*Aim of the task*
Copy out, word for word, the stretch of records from the line containing "In this photograph, how" through the end of the records.

++++ Records for processing ++++

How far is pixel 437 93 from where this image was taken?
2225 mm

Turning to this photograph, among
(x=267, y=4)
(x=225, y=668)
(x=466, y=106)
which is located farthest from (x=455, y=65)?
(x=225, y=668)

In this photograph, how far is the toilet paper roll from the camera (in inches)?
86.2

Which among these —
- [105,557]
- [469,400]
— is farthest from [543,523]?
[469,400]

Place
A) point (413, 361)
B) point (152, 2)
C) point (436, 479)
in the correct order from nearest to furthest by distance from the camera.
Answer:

++++

*Finished exercise*
In this photograph, how far is the toilet paper roll from the camera (in inches)?
86.2

Which among these —
- [105,557]
- [469,400]
— is farthest from [543,523]?
[469,400]

Place
A) point (413, 361)
B) point (152, 2)
C) point (436, 479)
in the correct order from nearest to furthest by distance from the camera.
Answer:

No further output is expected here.